Malgré ces limites, nous avons engrangé une jolie moisson. Au lecteur de juger si notre échantillonnage est représentatif de l’oeuvre de Martineau en général. Il peut facilement aller vérifier par lui-même sur le site du Journal de Montréal si nous n’aurions pas indûment sorti ces passages de leurs contextes et n’aurions pas effectué ce que les anglais appellent du cherrypicking, soit une forme de sélection de passages orientée et malhonnête.

 

1) Le sophisme de la caricature. C’est le plus simple et il est partout chez Martineau. Il s’agit de fournir une version caricaturale de la position de l’adversaire et de l’attaquer. On se bat contre un «homme de paille». Voici deux exemples typiques:

a) Le sophisme : « Partout, en Occident, on entend le chant désespéré des cigales qui se retrouvent le cul sur la paille après avoir mené la vie de pacha.» (Le chant des cigales, 29 juin 2012).

Commentaire : Martineau affirme dans cette chronique que les social-démocraties vivaient au-dessus de leurs moyens et que maintenant la fin de cette période est arrivée. Très bien.

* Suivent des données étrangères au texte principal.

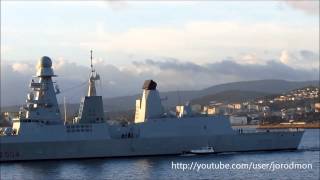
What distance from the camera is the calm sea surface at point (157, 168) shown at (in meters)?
31.0

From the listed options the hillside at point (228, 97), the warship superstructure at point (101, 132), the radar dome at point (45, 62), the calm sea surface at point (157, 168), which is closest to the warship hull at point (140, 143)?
the warship superstructure at point (101, 132)

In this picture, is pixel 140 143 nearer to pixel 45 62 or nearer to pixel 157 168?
pixel 157 168

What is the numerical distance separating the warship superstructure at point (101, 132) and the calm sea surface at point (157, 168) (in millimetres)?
909

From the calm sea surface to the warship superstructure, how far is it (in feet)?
2.98

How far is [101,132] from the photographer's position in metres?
39.4

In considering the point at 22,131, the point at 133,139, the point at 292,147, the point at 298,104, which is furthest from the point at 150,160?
the point at 298,104

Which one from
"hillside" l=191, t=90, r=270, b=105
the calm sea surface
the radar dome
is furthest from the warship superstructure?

Mais pourquoi qualifier l’existence sous une social-démocratie de « vie de pacha » ? Pour la plupart des gens, cela aura signifié une vie exempte de misère et ouverte à la mobilité sociale, mais d’aucune manière une vie luxueuse ou princière.

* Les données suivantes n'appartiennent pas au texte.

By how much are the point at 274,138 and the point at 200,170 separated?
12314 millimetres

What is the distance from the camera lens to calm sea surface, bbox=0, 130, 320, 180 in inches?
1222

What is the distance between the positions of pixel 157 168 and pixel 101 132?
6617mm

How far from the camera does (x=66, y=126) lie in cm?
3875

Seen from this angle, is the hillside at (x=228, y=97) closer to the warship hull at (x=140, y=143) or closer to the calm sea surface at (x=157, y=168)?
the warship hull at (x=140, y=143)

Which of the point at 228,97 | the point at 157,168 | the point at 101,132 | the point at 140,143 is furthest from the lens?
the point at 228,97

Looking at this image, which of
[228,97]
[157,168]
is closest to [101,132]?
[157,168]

Dans la même veine, les rengaines sur « le party est fini » et la « fin de la récréation » (La France se réveille, 4 juillet 2012).

b) Le sophisme : « Pour les gens de droite, les individus sont responsables des gestes qu’ils commettent. Pour les gens de gauche, la responsabilité est collective. C’est toujours la faute des autres: la société, les maladies mentales, les médias, l’économie et — surtout — le système néo-libéral, cause première de tous les maux, y compris le zona, les hémorroïdes, les ongles incarnés et la goutte. » (La mauvaise cible, 1er septembre 2012).

Commentaire : Si l’idéologie de droite implique la notion du libre-arbitre des individus, celle de gauche n’implique pas de manière symétrique l’absence totale de liberté individuelle et par conséquent, l’absence d’imputabilité morale. Les « gens de gauche » dont parle Martineau, à supposer qu’ils existent, sont simplistes. En les érigeant au rang de représentants de la gauche, il se la joue vraiment trop facile. C’est comme si on faisait de lui le porte-parole de la droite québécoise…

2) La pente glissante. La structure de ce sophisme est simple: on affirme que si A, alors ça ira nécessairement jusqu’à Z. Le cas typique est l’argument selon lequel il ne faut pas fumer de cannabis parce que ça nous mènera à l’héroïne.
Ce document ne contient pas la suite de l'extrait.